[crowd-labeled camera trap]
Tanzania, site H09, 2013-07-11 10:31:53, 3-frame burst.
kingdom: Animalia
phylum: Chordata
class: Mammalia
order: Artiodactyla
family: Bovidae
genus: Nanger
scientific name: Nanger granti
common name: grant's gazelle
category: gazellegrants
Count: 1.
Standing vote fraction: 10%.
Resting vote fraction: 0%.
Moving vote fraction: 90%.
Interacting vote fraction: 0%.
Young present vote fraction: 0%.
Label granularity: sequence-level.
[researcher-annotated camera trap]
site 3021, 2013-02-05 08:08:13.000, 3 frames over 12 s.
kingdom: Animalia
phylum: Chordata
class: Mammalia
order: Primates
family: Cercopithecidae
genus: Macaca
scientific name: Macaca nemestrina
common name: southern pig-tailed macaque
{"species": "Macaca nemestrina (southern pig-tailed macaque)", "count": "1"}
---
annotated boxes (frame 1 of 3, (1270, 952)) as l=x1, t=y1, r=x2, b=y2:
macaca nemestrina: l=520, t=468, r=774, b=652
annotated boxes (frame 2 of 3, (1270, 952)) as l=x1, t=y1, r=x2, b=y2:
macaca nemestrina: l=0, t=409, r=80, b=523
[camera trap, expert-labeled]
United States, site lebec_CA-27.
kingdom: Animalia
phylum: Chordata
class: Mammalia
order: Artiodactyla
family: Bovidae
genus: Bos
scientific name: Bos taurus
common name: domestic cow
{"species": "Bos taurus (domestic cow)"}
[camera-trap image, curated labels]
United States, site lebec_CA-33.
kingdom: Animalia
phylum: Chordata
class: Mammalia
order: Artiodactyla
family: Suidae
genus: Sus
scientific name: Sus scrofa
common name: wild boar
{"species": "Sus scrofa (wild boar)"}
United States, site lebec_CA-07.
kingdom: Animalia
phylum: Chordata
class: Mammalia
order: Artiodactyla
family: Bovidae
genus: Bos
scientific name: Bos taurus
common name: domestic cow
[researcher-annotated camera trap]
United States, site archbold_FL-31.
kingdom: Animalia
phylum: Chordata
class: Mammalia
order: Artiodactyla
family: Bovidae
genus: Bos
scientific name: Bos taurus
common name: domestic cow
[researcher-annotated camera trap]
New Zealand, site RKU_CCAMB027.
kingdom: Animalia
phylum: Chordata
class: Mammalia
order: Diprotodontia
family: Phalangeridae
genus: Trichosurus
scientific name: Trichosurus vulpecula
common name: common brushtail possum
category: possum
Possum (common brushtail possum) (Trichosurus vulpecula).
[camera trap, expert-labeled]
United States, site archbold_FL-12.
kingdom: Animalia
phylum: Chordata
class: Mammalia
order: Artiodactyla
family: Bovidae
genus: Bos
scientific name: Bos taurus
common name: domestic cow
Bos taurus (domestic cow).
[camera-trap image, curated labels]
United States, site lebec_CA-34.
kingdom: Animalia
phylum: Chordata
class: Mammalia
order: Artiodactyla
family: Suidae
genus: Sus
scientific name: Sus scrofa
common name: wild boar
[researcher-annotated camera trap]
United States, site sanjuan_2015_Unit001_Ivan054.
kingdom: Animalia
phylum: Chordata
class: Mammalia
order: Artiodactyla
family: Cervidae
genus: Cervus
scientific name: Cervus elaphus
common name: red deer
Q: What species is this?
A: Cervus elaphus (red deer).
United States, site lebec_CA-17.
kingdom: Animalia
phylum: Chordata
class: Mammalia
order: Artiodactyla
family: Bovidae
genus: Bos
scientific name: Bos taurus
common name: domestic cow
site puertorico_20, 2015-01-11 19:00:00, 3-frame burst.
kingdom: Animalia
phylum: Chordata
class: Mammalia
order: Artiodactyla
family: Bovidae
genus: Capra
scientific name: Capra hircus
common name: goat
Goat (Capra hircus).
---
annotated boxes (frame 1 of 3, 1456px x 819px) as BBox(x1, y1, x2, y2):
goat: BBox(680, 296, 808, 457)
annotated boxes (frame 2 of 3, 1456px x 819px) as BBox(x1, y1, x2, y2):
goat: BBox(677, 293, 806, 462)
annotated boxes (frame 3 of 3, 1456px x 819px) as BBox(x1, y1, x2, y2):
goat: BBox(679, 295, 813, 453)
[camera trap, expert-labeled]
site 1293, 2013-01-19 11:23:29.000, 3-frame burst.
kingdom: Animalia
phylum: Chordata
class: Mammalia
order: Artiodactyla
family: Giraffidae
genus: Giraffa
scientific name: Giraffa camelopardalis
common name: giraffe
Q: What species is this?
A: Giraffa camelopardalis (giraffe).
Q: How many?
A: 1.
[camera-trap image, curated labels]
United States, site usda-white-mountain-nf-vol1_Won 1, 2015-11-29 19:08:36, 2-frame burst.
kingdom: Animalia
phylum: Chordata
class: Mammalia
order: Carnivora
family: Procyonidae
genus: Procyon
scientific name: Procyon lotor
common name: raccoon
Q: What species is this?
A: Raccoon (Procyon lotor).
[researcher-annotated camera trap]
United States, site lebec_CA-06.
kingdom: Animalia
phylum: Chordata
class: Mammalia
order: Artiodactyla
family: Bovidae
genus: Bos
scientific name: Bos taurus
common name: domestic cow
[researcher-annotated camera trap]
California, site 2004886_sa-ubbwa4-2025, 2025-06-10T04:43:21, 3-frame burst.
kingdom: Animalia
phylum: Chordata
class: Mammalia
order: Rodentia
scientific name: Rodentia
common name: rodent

§ **REQUIRED ACTION**
From the line containing "common name: raccoon" down to the final line of the data, write out every line exactly; both the first and last of these belong in your answer, and nothing else does.

§ **SOLUTION**
common name: raccoon
Q: What species is this?
A: Raccoon (Procyon lotor).
[researcher-annotated camera trap]
United States, site lebec_CA-06.
kingdom: Animalia
phylum: Chordata
class: Mammalia
order: Artiodactyla
family: Bovidae
genus: Bos
scientific name: Bos taurus
common name: domestic cow
[researcher-annotated camera trap]
California, site 2004886_sa-ubbwa4-2025, 2025-06-10T04:43:21, 3-frame burst.
kingdom: Animalia
phylum: Chordata
class: Mammalia
order: Rodentia
scientific name: Rodentia
common name: rodent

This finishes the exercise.